Rick Jardine

    Rick Jardine

    Professor and Canada Research Chair
    Ph.D., University of British Columbia (1981)

    Specializations:

    Algebraic K-theory, Algebraic Topology, Algebraic Geometry, Category Theory

    Current research interests

    Simplicial sheaves and presheaves, Cohomology of algebraic groups, Motivic homotopy theory


Telephone: 519-661-3638 x 86516
Fax: 519-661-3610

E-mail: jardine@uwo.ca


Jardine's research is in homotopy theory and its applications.

Algebraic topology is the study of algebraic approximations of space, and has been one of the driving forces of Mathematics since early in the twentieth century; it effectively began with the work of Poincaré in the late 1890s. The theory acquired great depth and computational power over the years, and achieved a precise level of axiomatic simplicity with Quillen's introduction of closed model structures in the 1960s. At the same time, the Grothendieck school in Paris began a grand project to apply the wealth of homotopy theoretic calculational methods to algebraic geometry and number theory. This enterprise continues to this day, and has always been a central theme of research in algebraic K-theory.

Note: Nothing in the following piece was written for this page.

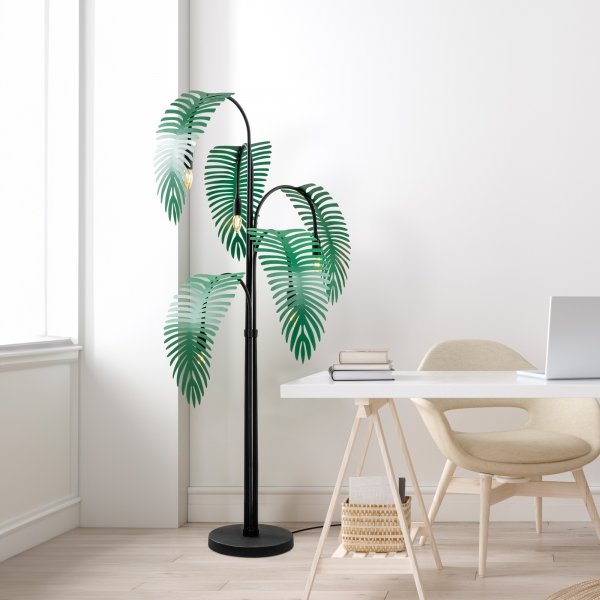 Lampadaire Palm - Noir/vert
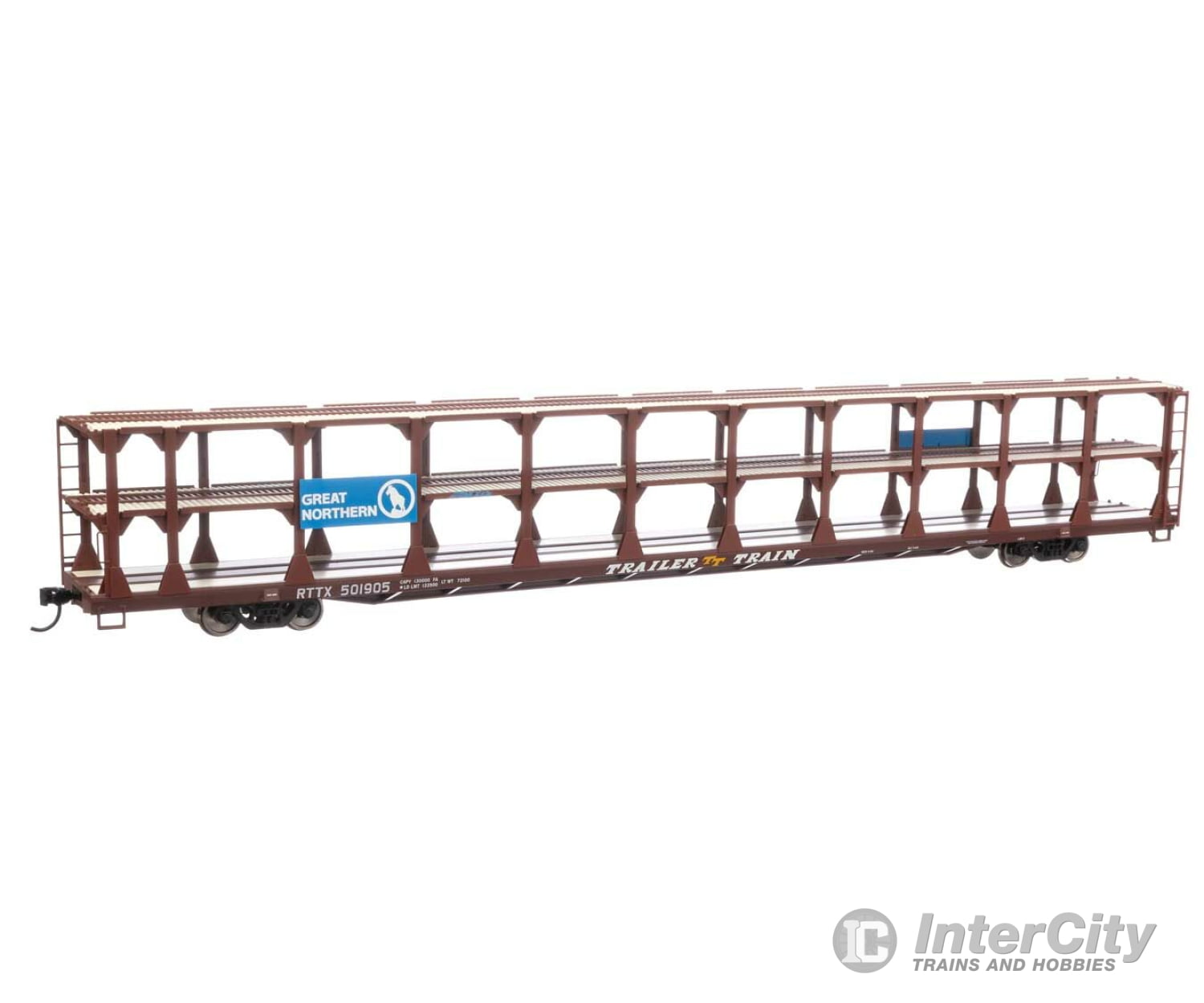 Walthers Mainline 8209 89 Flatcar W/Tri-Level Open Auto Rack - Ready To Run -- Great Northern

The modern period for this branch of homotopy theory began in the mid 1980s with the discovery of closed model structures for wide classes of simplicial objects in algebraic geometry by Jardine and Joyal, and has progressed in recent years with the introduction of motivic homotopy theory by Morel and Voevodsky in connection with Voevodsky's celebrated proof of the Milnor Conjecture. These homotopy theories that arise in algebraic geometry are widely applicable: every sheaf cohomology invariant, for example, is represented by a presheaf of spectra in an appropriate stable homotopy category. It is also clear now, as a result of ongoing research of Jardine and others, that the homotopy theory of simplicial presheaves is the right context for non-abelian cohomology theories, and for the theory of stacks and higher stacks.

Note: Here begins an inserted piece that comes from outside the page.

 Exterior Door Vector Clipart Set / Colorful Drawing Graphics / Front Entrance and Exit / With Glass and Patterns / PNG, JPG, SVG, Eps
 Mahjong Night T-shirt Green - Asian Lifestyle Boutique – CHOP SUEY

Jardine is the coauthor, with Paul Goerss (Northwestern University), of the book Simplicial Homotopy Theory, which was published by Birkhäuser in 1999. The book was the first to appear in the subject in over 25 years; it describes much of the present state of the art in the combinatorial approach to homotopy theory.

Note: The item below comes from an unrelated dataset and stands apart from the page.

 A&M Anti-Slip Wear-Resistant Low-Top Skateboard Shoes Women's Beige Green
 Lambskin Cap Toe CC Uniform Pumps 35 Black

Combinatorial homotopy theory is used throughout modern Mathematics, and is finding new applications in Science and Engineering, particularly in the study of networks, the development of models for parallel processing, and geometric analysis of large data sets. Jardine is the cofounder, with Gunnar Carlsson of Stanford University, of the "Algebraic Topological Methods in Computer Science" conference series (held at Stanford in 2001, Western Ontario in 2004, and Paris VII in 2008), and was a co-organizer for the research program "Computational Applications of Algebraic Topology" which was held at the Mathematical Science Research Institute in Berkeley through the Fall of 2006. Jardine was the Lead Organizer for the research program "Geometric Applications of Homotopy Theory" which ran at the Fields Institute during the first six months of 2007.

Jardine is the cofounder, with Dan Grayson (University of Illinois at Urbana-Champaign), of the Algebraic K-theory Preprint Archive at the University of Illinois at Urbana-Champaign. This was one of the original subject-area preprint servers in Mathematics, and is still among the most successful. Grayson and Jardine are joint cofounders of the Great Lakes K-theory series of conferences, which began in 1995 and has since been held on an annual basis.